A few metres in front of me, pacing with the cadence one carries when they have somewhere to be, I watched as a man, kufi on his head, shawl around his neck, wearing sandals and shalwar kameez, made his way toward the campus mosque for asr prayer with a tasbih in one hand and a starbucks matcha latte in the other. The same starbucks complicit in the genocide that Omar’s family fell victim to, sipped in the same breath as this man’s dhikr.

Dhikr - an Islamic devotional act where one repeatedly recites phrases or prayers to remember God

With this, I understood that it is somewhere in the absurdity of this scene that Saudi finds itself today. That uncomfortable place between the growing consumerist appetite of the people, the rush to globalise, and the weight and poise of the religion that sifted itself from the desert sand here. What is to become of the depth of tradition that Saudi Arabia rests on top of, I ask myself.

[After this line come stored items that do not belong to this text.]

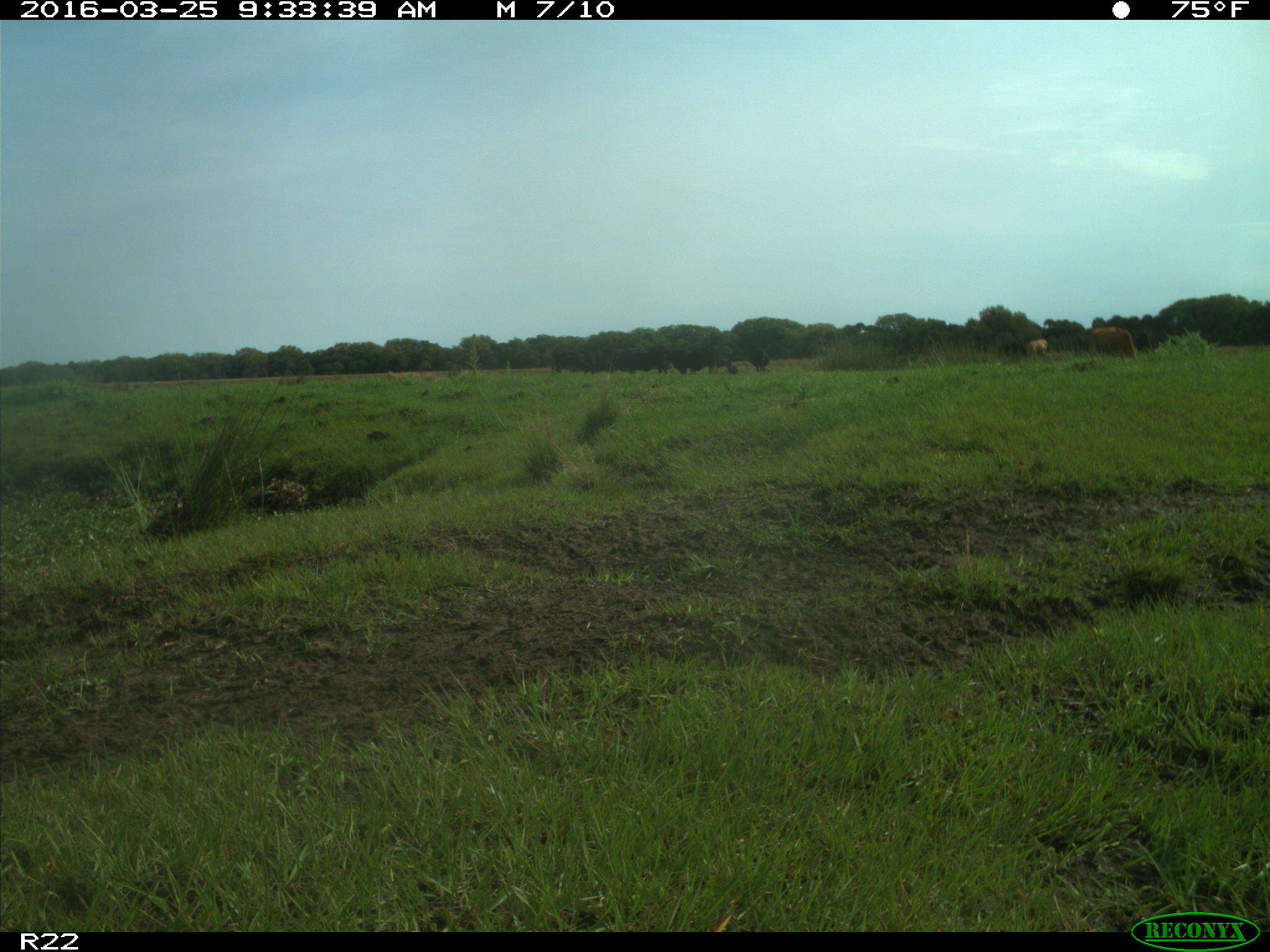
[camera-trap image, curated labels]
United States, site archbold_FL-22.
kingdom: Animalia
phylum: Chordata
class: Mammalia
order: Artiodactyla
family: Bovidae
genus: Bos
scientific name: Bos taurus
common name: domestic cow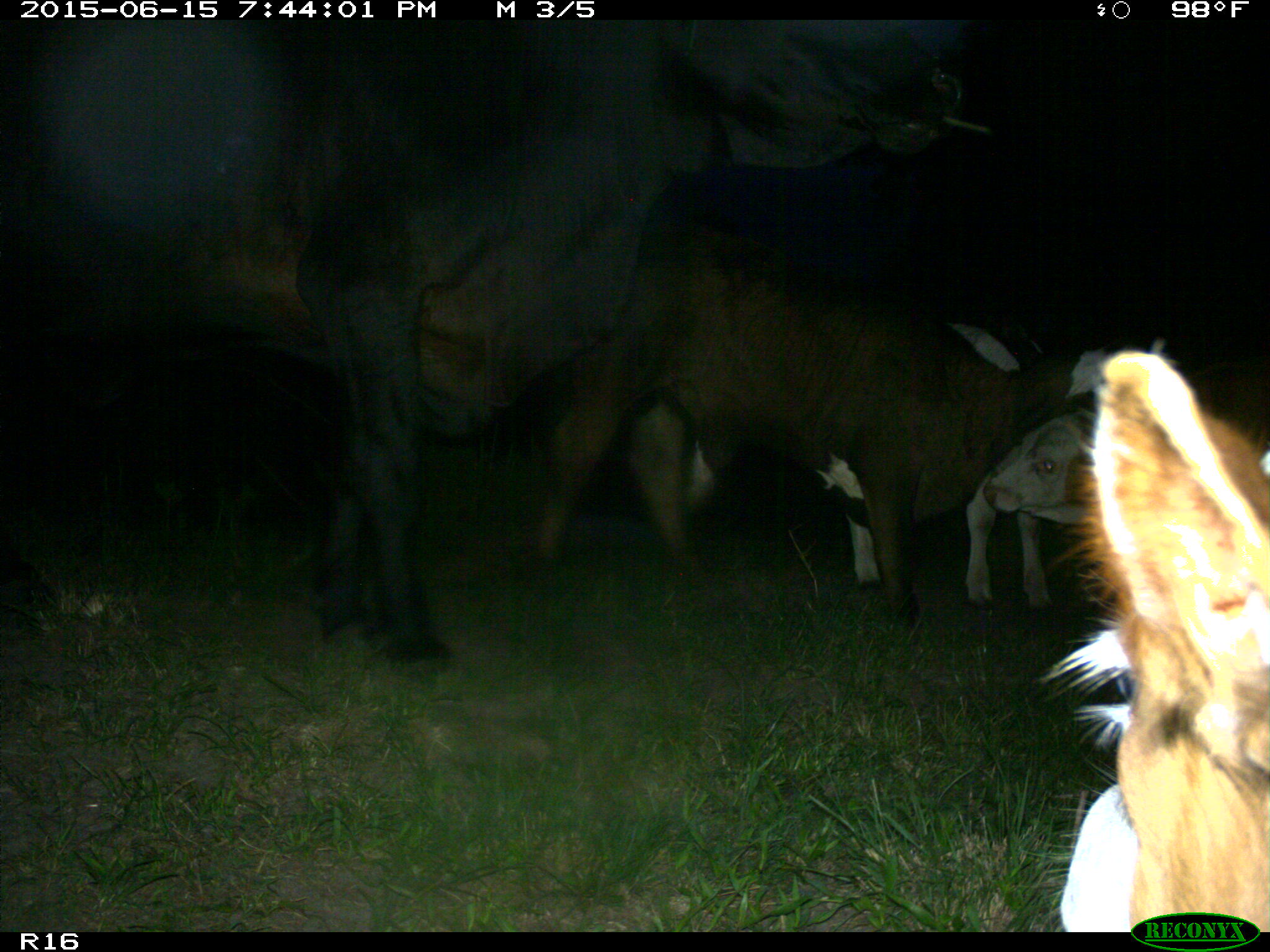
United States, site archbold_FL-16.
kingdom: Animalia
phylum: Chordata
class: Mammalia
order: Artiodactyla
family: Bovidae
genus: Bos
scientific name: Bos taurus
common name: domestic cow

What will be recognisable in Jeddah, Riyadh, Madinah, ten years from now?

My taste of Saudi Arabia was epitomised by my local grocery store; having advertised itself as selling products from all over the world, a store which, upon entering, seemed like a dream in an American suburb, shining with every conceivable snack from east and west, but, when inspected closer, the bread would reveal itself stale, pomegranates plastic and decorative, the GMO dates dusted with aspartame.

Saudi had been kind to me, but the colourful, enticing culture that Muhammad Asad spoke of in The Road to Mecca could now only be found hiding in alleys, peaking behind a distant wall, twinkling gently in the eye of a local, or hung in the air of a mosque. By no means was it missing, by no means has the country lost its essence in its entirety - rather; it has been stifled, buried under concrete shopping malls, nailed behind LED starbucks logos, driven tired by labubus, louis vuitton bags, luxury hotels and towering apartment buildings.